The purpose of the Dundas BRT project is to evaluate the proposed transit corridor along a 48 kilometre stretch of Dundas Street from Highway 6 in the City of Hamilton through to the Kipling Transit Hub in the City of Toronto, linking Etobicoke and Mississauga City Centres. More than 20 kilometres, of the 48 kilometre BRT, will operate in bus lanes or in a dedicated right-of-way, separate from other traffic, allowing faster and more reliable transit connections.
Dundas BRT Alignment
Identified in Metrolinx’s 2041 Regional Transportation Plan (RTP) for the Greater Toronto and Hamilton Area (GTHA), the BRT aims to improve the overall transportation network in one of Canada’s fastest growing regions. While COVID-19 has temporarily slowed growth and halted our typical every-day routines (e.g., commuting to work or school), we are working to proactively plan for our future. Metrolinx’s Dundas BRT Initial Business Case, released in 2020, indicates prior to COVID-19, the population of the GTHA is forecasted to grow to approximately 10 million by 2041. The BRT is part of a suite of public transportation alternatives that will address potential future constraints and contribute to the overall livability and economic development of the region.

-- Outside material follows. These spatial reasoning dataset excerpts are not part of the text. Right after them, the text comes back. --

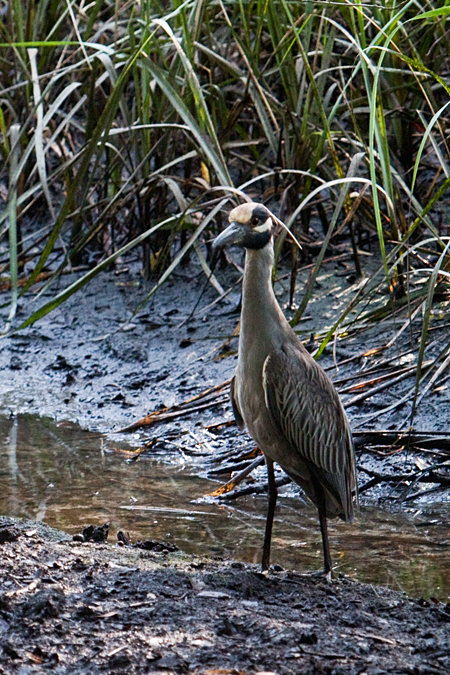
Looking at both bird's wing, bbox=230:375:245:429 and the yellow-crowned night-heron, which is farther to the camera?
bird's wing, bbox=230:375:245:429

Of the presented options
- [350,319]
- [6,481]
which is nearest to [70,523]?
[6,481]

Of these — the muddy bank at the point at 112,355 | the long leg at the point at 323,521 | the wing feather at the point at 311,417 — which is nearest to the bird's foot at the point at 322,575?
the long leg at the point at 323,521

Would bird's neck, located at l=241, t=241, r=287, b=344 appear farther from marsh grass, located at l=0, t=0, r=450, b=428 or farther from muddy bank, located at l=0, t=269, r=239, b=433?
muddy bank, located at l=0, t=269, r=239, b=433

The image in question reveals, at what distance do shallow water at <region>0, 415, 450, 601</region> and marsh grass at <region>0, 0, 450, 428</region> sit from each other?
90 centimetres

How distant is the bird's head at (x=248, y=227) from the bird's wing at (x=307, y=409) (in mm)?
433

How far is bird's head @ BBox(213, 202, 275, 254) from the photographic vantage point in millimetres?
3668

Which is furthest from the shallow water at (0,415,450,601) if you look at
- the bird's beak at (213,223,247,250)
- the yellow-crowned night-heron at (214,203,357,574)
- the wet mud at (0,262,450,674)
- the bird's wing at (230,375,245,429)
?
the bird's beak at (213,223,247,250)

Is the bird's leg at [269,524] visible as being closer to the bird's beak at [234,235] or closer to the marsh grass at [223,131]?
the bird's beak at [234,235]

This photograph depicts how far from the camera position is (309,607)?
3197 millimetres

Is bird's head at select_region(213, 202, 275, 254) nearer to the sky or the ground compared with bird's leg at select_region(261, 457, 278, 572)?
nearer to the sky

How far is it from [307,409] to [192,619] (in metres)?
1.08

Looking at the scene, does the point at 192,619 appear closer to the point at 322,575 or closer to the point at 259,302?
the point at 322,575

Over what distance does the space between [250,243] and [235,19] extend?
290 centimetres

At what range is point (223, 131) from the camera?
5.91 m
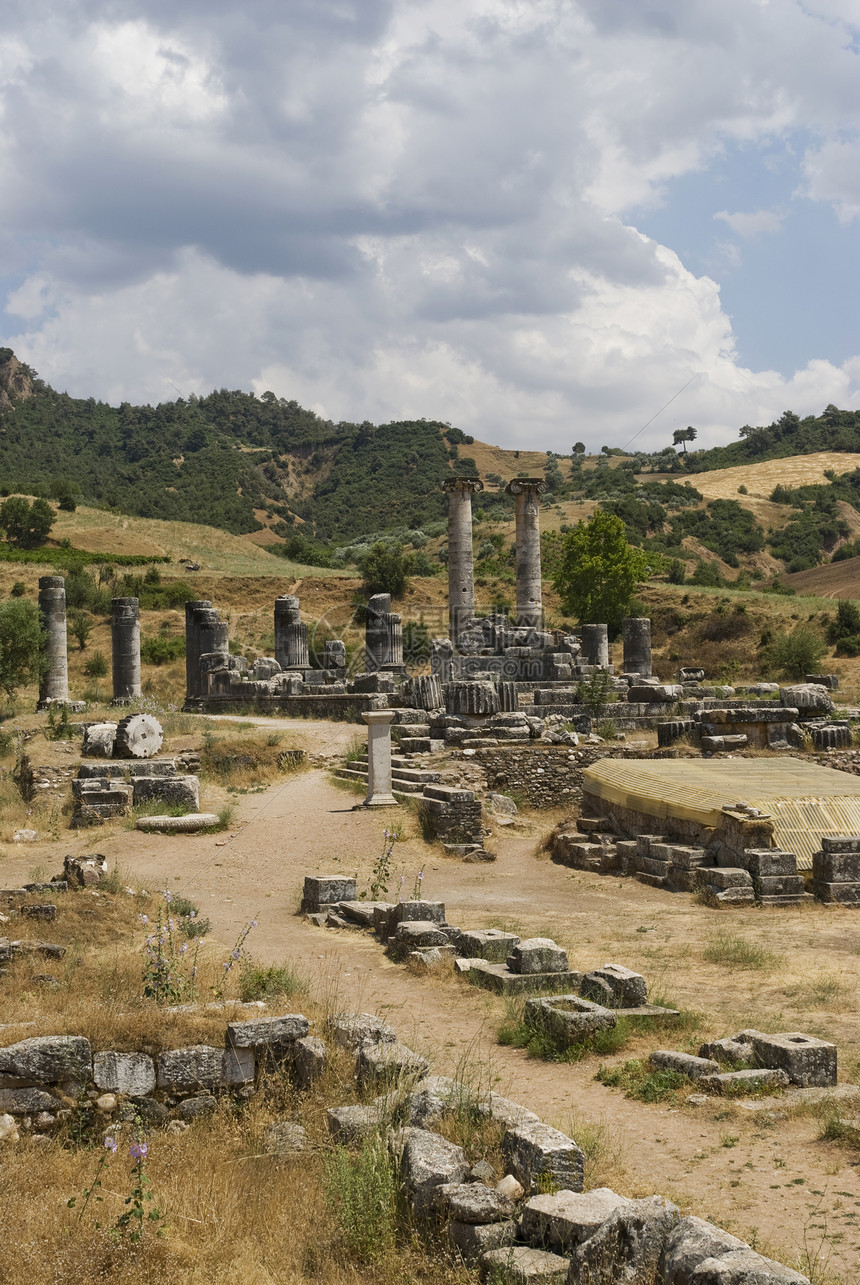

Typically, the Greater Toronto and Hamilton Area welcomes about 110,000 new residents every year and is anticipated to hit a population of over 10 million people by 2041. Growth in our communities means that a reliable transportation system is needed to support the convenient and reliable movement of people as they travel from their homes for work and recreation.
Problem and Opportunity
Dundas is a major east-west corridor, formerly provincial Highway 5, that connects hundreds of thousands of people through major urban centres in one of the country’s most densely populated areas. Dundas BRT aims to solve a series of problems, including those identified below:
Provide faster, more reliable public transit
East-west transit service expansion on Dundas would allow for more frequent and reliable services between key existing and planned centres and reduce travel times. This would improve transit’s role as an alternative to automobile trips along the corridor and alleviate congestion.
Reduce greenhouse gas emissions
Dundas BRT will encourage sustainable travel behaviour change by increasing access to reliable and convenient public transit and making it a viable competitor to the personal vehicle. Less vehicles sitting in congestion also means less harmful pollutants in our atmosphere.
Trips made within municipal borders represent 84% of the daily travel demand along the corridor. Low inter-municipal travel demand suggests that there is an opportunity to phase the development of an improved transit service along the corridor linking several urban centres and key destinations and developing a rapid transit network.
Align investment to support growth
Dundas BRT will facilitate transit oriented communities (TOC) around the Dundas Corridor to accommodate projected growth in population and employment. Improved transit services along the corridor have the potential to support growth plans, local businesses and the development of mobility hubs.